Samsung Fire & Marine Insurance Expects Double-Digit Profit Growth This Year... Focus on Improvement in Auto Insurance Loss Ratio
[Asia Economy Reporter Park Jihwan] Hyundai Motor Securities on the 20th issued a 'Buy' investment opinion and set a target price of 237,000 KRW for Samsung Fire & Marine Insurance, expecting double-digit profit growth to continue this year.
Kim Jinsang, a researcher at Hyundai Motor Securities, analyzed that Samsung Fire & Marine Insurance's loss ratio and expense ratio in the fourth quarter of last year fell by 2.7 percentage points and 1.5 percentage points respectively compared to the same period last year, significantly improving insurance operating profit.
He particularly focused on the improvement trend in the automobile insurance loss ratio. In the fourth quarter of last year, Samsung Fire & Marine Insurance's automobile insurance loss ratio and expense ratio decreased by 12.9 percentage points and 0.8 percentage points respectively compared to the same period last year, driving the overall combined ratio improvement. The automobile insurance loss ratio improved due to a decrease in accident rates and the effect of rate increases, while the expense ratio was effectively reduced by the expansion of direct sales proportion and cost efficiency.
Samsung Fire & Marine Insurance's long-term loss ratio and expense ratio in the fourth quarter of last year also improved by 0.4 percentage points and 1.7 percentage points respectively compared to the same period last year. This was because the side effects of the 2019 external competition were resolved and quarterly new contracts also decreased.

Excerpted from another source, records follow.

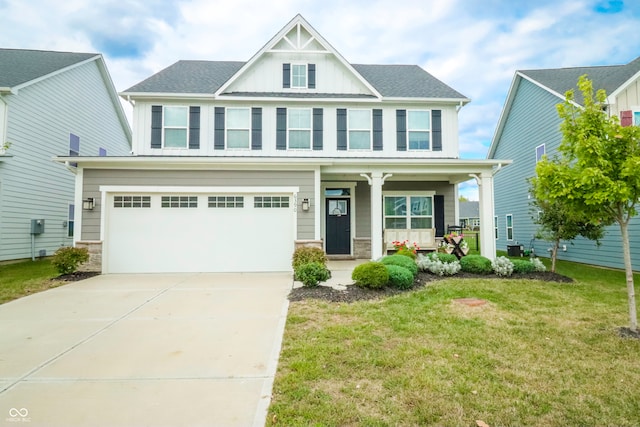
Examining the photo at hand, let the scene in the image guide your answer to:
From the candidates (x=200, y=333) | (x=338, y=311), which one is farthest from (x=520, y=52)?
(x=200, y=333)

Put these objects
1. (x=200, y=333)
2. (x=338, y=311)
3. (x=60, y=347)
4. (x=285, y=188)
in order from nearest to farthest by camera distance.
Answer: (x=60, y=347) < (x=200, y=333) < (x=338, y=311) < (x=285, y=188)

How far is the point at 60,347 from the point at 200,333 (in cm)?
160

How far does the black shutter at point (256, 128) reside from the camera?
11.0m

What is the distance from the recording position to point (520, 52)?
16.4 meters

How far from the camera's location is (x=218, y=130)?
11039mm

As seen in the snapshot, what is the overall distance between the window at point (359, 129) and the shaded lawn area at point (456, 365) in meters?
6.99

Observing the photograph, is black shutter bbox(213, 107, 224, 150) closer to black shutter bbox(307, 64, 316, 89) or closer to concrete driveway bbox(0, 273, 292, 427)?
black shutter bbox(307, 64, 316, 89)

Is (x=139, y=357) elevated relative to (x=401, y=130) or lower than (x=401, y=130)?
lower

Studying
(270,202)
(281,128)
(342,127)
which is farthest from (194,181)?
(342,127)

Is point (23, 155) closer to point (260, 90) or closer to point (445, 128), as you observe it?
point (260, 90)

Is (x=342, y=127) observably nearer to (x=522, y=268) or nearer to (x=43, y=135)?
(x=522, y=268)
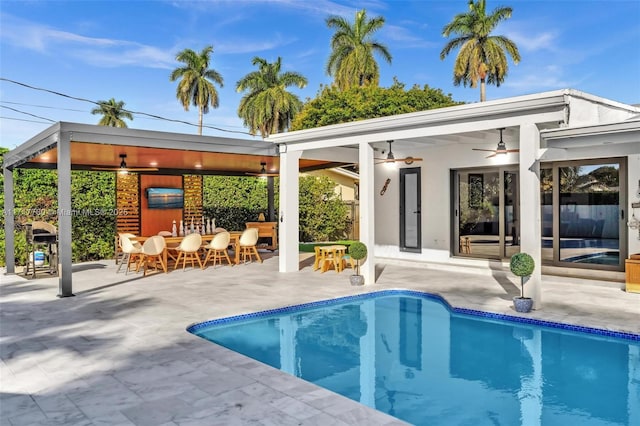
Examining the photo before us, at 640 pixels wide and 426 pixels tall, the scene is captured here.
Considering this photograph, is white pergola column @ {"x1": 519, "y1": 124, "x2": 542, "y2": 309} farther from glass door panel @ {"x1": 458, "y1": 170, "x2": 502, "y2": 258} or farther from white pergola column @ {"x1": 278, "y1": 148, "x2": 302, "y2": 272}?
white pergola column @ {"x1": 278, "y1": 148, "x2": 302, "y2": 272}

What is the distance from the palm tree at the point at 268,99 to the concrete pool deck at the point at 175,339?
20.1 m

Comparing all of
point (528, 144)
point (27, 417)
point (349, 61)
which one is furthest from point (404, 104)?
point (27, 417)

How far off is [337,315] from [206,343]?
7.65ft

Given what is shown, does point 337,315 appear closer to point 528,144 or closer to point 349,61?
point 528,144

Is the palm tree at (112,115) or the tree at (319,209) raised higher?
the palm tree at (112,115)

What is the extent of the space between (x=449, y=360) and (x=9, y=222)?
32.6ft

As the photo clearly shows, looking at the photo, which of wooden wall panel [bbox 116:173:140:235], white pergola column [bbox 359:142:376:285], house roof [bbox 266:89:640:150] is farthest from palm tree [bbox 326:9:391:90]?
white pergola column [bbox 359:142:376:285]

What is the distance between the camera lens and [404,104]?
2509 centimetres

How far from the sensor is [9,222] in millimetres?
10609

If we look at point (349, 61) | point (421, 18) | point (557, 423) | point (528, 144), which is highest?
point (421, 18)

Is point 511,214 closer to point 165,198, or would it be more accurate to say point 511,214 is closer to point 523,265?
point 523,265

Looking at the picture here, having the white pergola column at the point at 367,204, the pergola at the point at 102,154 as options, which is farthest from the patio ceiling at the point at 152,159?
the white pergola column at the point at 367,204

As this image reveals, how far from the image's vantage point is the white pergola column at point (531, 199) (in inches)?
259

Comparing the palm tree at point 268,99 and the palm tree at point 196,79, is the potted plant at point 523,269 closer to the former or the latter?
the palm tree at point 268,99
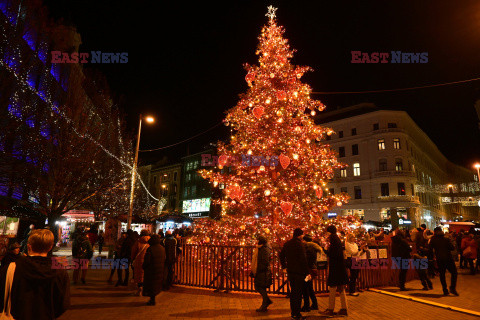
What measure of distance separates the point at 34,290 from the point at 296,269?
489 cm

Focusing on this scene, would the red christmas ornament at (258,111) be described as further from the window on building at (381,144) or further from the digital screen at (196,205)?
the digital screen at (196,205)

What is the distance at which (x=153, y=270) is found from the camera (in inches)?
300

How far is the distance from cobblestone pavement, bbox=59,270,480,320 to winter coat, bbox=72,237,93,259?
1.01 m

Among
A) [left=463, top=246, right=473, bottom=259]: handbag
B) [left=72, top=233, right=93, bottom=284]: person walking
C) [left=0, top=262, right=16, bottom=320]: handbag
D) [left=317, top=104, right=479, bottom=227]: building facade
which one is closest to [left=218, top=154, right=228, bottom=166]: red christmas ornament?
[left=72, top=233, right=93, bottom=284]: person walking

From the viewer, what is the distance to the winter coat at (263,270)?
7219mm

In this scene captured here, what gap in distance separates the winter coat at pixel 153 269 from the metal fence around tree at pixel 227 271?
6.48 feet

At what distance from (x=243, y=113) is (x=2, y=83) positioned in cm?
888

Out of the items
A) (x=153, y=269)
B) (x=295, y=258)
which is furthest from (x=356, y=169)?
(x=153, y=269)

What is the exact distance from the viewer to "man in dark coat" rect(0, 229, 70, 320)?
2.89 m

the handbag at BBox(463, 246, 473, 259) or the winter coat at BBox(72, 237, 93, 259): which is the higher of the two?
the winter coat at BBox(72, 237, 93, 259)

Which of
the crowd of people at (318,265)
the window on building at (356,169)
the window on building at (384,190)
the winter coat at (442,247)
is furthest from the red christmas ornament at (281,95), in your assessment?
the window on building at (356,169)

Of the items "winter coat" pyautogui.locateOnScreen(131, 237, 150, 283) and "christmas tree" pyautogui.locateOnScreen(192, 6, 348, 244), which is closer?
"winter coat" pyautogui.locateOnScreen(131, 237, 150, 283)

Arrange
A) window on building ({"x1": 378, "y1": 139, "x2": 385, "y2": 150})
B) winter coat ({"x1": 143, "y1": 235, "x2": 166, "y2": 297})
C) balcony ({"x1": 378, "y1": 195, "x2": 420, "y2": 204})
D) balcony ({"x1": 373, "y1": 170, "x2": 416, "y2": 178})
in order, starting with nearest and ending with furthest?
winter coat ({"x1": 143, "y1": 235, "x2": 166, "y2": 297}), balcony ({"x1": 378, "y1": 195, "x2": 420, "y2": 204}), balcony ({"x1": 373, "y1": 170, "x2": 416, "y2": 178}), window on building ({"x1": 378, "y1": 139, "x2": 385, "y2": 150})

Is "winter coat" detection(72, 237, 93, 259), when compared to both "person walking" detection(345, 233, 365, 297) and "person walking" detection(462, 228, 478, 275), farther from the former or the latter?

This year, the loss ratio for automobile insurance and general insurance is expected to further improve due to the qualitative growth policy direction of the expense ratio and the online shift of sales channels. The investment yield is expected to be maintained at the previous year's level by offsetting the low-interest burden with increased dividend income from Samsung Electronics. Profits this year are analyzed to increase by 23.7% compared to the previous year. However, normalization of medical service usage, which was contracted due to COVID-19 last year, may act as a burden factor by causing an increase in long-term risk loss ratio.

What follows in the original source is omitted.